I am hoping that over the years, the 76 year old has learned to lighten up a little bit regarding pilot performance. In his book, A Gift of Wings, Bach writes, "The man who flies is responsible for his own destiny. The accident that could not have been avoided through the action of the pilot is just about nonexistent." For a man who wrote millions of words exploring the complexity of feeling and flight, his perpetuation of the myth of the all powerful pilot is hard to understand.

How very different is this from Ernest K. Gann, another well-known pilot, whose prolific output as a writer includes the novels The High and the Mighty and the marvelous Fate Is the Hunter. Gann's own close calls as an airline pilot (American Airlines, Matson Airlines and military service in the Air Transport Command) prompted him to believe that life or death was a toss up, not in the hands of the pilot or anyone else for that matter, but rather a matter of fate. What pilot with any serious number of hours moving people through the skies - especially in those early days didn't have a story in which a minor event contributed to or avoided catastrophe?

Having written two dozen books and ten movies, Gann died at the age of 81 on San Juan Island, the very same small island where Bach crashed his plane on Friday.

The Antoine St. Exupery Aero Club in Mauritania
What Bach, Gann, Antoine St. Exupery and contemporary aviation authors like Steven Coontz, Rinker Buck and Patrick Smith share is writing that is equal parts left-brain science and right-brain philosophy. They have penned books and articles filled with ideas that are at the same time expansive and introspective. These days, with flying in the public mind linked to petty issues like security and seat size, their approach elevates flying - as it should.

We have pilots like these to thank for reminding us of the power and poetry of flight, which is just one reason why I join many, many others in praying for Richard Bach's full and speedy recovery. Write on.


Anonymous said...

*Short task 1*: In the passage on aviation writers, where did Ernest K. Gann die?
*Short task 2*: Please carry the passage on aviation writers forward from its last line.
The listing plays no part in what is asked here.

*Stored data*:
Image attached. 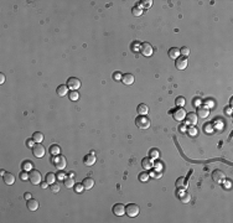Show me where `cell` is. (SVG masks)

*Right answer 1*: On San Juan Island, at the age of 81.

*Right answer 2*:
I think you misunderstood Bach's quote. He suggests that a pilot can avoid all accidents through their actions or inactions. This is a plain truth. Sure it is a philosophical position also but it is a patent fact. No pilots = no accidents. Far from being all powerful, Bach suggests pilots are all culpable and that his destiny is taken into his hands by taking flight. His position on this will not have changed as a result of his accident. In addition, I think you've got your left and right brains missed up, as a general rule left is rationale, reason (ergo philosophical) and right is emotional.

Christine Negroni said...

Right you are on the left brain/right brain characteristics. Thanks for the catch. Its been fixed in the post.

As to the notion that no pilot = no accident, or avoiding accidents is entirely in the hands of the pilot, I'd argue that is NOT a plain truth. Google TWA flight 800.

Or more recent, look at US Airways flight 1549 or Qantas flight 32 to see how other factors completely out of the hands of the folks up front can bring down an airplane. Stuff happens.

Anonymous said...

Regretfully Bach flew right into the power lines on a strip where many have landed before . It was pure pilot error, and could well have been avoided

Unknown said...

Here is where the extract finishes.